*** ENTRIES SHOWN

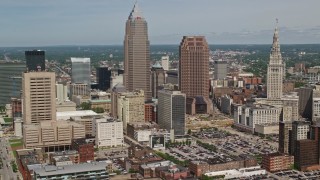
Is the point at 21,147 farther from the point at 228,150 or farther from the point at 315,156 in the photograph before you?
the point at 315,156

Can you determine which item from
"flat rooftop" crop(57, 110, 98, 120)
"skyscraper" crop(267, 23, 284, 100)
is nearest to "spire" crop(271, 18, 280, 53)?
"skyscraper" crop(267, 23, 284, 100)

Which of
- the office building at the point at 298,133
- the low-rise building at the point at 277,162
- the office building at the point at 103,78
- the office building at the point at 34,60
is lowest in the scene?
the low-rise building at the point at 277,162

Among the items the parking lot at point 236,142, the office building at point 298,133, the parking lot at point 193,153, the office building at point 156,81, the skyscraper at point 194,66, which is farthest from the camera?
the office building at point 156,81

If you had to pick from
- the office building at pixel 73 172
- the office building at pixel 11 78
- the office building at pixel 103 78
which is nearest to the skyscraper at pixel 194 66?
the office building at pixel 103 78

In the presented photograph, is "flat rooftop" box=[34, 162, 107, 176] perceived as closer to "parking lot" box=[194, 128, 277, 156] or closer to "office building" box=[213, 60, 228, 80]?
"parking lot" box=[194, 128, 277, 156]

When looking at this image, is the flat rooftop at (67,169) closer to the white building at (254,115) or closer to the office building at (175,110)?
the office building at (175,110)

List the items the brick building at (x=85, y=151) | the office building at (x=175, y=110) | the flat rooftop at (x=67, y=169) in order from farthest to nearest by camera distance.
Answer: the office building at (x=175, y=110)
the brick building at (x=85, y=151)
the flat rooftop at (x=67, y=169)
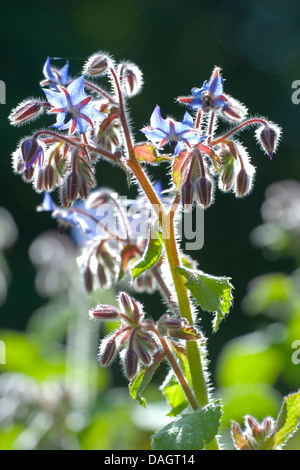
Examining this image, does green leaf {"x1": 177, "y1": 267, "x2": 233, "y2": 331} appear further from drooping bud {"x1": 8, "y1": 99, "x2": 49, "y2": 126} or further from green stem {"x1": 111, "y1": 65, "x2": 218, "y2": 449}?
drooping bud {"x1": 8, "y1": 99, "x2": 49, "y2": 126}

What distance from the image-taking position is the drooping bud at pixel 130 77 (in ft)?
5.18

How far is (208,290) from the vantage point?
1.37 metres

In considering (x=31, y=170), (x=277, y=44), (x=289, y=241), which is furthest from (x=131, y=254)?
(x=277, y=44)

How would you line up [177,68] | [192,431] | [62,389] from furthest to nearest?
[177,68] → [62,389] → [192,431]

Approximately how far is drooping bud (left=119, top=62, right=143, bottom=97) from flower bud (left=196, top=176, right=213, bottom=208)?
0.34 meters

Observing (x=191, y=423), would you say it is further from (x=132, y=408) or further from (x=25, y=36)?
(x=25, y=36)

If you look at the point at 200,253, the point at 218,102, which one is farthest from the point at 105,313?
the point at 200,253

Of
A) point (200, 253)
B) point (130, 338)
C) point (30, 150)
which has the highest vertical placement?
point (30, 150)

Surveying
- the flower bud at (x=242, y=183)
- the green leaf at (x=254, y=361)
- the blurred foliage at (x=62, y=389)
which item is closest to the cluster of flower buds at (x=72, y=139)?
the flower bud at (x=242, y=183)

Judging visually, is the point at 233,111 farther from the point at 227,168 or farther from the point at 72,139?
the point at 72,139

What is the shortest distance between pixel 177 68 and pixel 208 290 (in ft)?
24.9

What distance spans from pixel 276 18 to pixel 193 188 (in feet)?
28.4

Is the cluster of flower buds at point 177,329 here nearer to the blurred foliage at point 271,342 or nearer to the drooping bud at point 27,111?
the drooping bud at point 27,111

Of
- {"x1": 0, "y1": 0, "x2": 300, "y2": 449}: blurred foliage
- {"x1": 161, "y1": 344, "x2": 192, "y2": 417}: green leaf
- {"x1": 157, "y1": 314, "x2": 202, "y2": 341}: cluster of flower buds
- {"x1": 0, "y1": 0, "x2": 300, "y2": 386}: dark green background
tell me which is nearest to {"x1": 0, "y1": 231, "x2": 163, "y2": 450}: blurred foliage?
{"x1": 0, "y1": 0, "x2": 300, "y2": 449}: blurred foliage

******

** PROBLEM REQUIREMENTS **
Retype every entry verbatim and exclude the pictures from the copy.

** TASK OUTPUT **
Is the point at 21,147 farther from the point at 228,150 or farther from the point at 315,156 in the photograph before you?
the point at 315,156

Can you determine which item from
"flat rooftop" crop(57, 110, 98, 120)
"skyscraper" crop(267, 23, 284, 100)
is nearest to "spire" crop(271, 18, 280, 53)?
"skyscraper" crop(267, 23, 284, 100)

Which of
- the office building at the point at 298,133
- the low-rise building at the point at 277,162
- the office building at the point at 103,78
- the office building at the point at 34,60
is lowest in the scene?
the low-rise building at the point at 277,162

Among the items the parking lot at point 236,142, the office building at point 298,133, the parking lot at point 193,153, the office building at point 156,81, the skyscraper at point 194,66, which is farthest from the camera?
the office building at point 156,81

If you had to pick from
- the office building at pixel 73 172
- the office building at pixel 11 78
- the office building at pixel 103 78
which is nearest to the skyscraper at pixel 194 66?
the office building at pixel 103 78

In the presented photograph, is "flat rooftop" box=[34, 162, 107, 176] perceived as closer to "parking lot" box=[194, 128, 277, 156] or closer to "office building" box=[213, 60, 228, 80]?
"parking lot" box=[194, 128, 277, 156]

When looking at this image, is the flat rooftop at (67,169) closer to the white building at (254,115) or closer to the office building at (175,110)?
the office building at (175,110)

List the items the brick building at (x=85, y=151) | the office building at (x=175, y=110) | the flat rooftop at (x=67, y=169) in order from farthest to nearest by camera distance.
Answer: the office building at (x=175, y=110)
the brick building at (x=85, y=151)
the flat rooftop at (x=67, y=169)
Examining this image, does green leaf {"x1": 177, "y1": 267, "x2": 233, "y2": 331} appear further from drooping bud {"x1": 8, "y1": 99, "x2": 49, "y2": 126} or further from green stem {"x1": 111, "y1": 65, "x2": 218, "y2": 449}?
drooping bud {"x1": 8, "y1": 99, "x2": 49, "y2": 126}

What distance from the image-taking position is the drooping bud at pixel 130 77 (in ft)?
5.18

How far is (208,290) from the vantage point?
1.37 metres

In considering (x=31, y=170), (x=277, y=44), (x=289, y=241), which is furthest from (x=131, y=254)?
(x=277, y=44)

How would you line up [177,68] | [192,431] | [62,389] from furthest to nearest?
[177,68] → [62,389] → [192,431]

Approximately how far is drooping bud (left=119, top=62, right=143, bottom=97) from flower bud (left=196, top=176, right=213, bottom=208)?
0.34 meters

Observing (x=191, y=423), would you say it is further from (x=132, y=408) or further from (x=25, y=36)?
(x=25, y=36)

If you look at the point at 200,253, the point at 218,102, which one is farthest from the point at 105,313?
the point at 200,253

Of
A) point (200, 253)
B) point (130, 338)
C) point (30, 150)
which has the highest vertical placement?
point (30, 150)

Surveying
- the flower bud at (x=242, y=183)
- the green leaf at (x=254, y=361)
- the blurred foliage at (x=62, y=389)
which item is closest to the cluster of flower buds at (x=72, y=139)?
the flower bud at (x=242, y=183)

Judging visually, is the point at 233,111 farther from the point at 227,168 or farther from the point at 72,139?
the point at 72,139

What is the shortest distance between pixel 177 68 and pixel 208 290 (in ft)?
24.9

What distance spans from pixel 276 18 to pixel 193 188 (in feet)?
28.4

Is the cluster of flower buds at point 177,329 here nearer to the blurred foliage at point 271,342 or nearer to the drooping bud at point 27,111?
the drooping bud at point 27,111

Of
- {"x1": 0, "y1": 0, "x2": 300, "y2": 449}: blurred foliage
- {"x1": 161, "y1": 344, "x2": 192, "y2": 417}: green leaf
- {"x1": 157, "y1": 314, "x2": 202, "y2": 341}: cluster of flower buds
- {"x1": 0, "y1": 0, "x2": 300, "y2": 386}: dark green background
tell me which is nearest to {"x1": 0, "y1": 231, "x2": 163, "y2": 450}: blurred foliage?
{"x1": 0, "y1": 0, "x2": 300, "y2": 449}: blurred foliage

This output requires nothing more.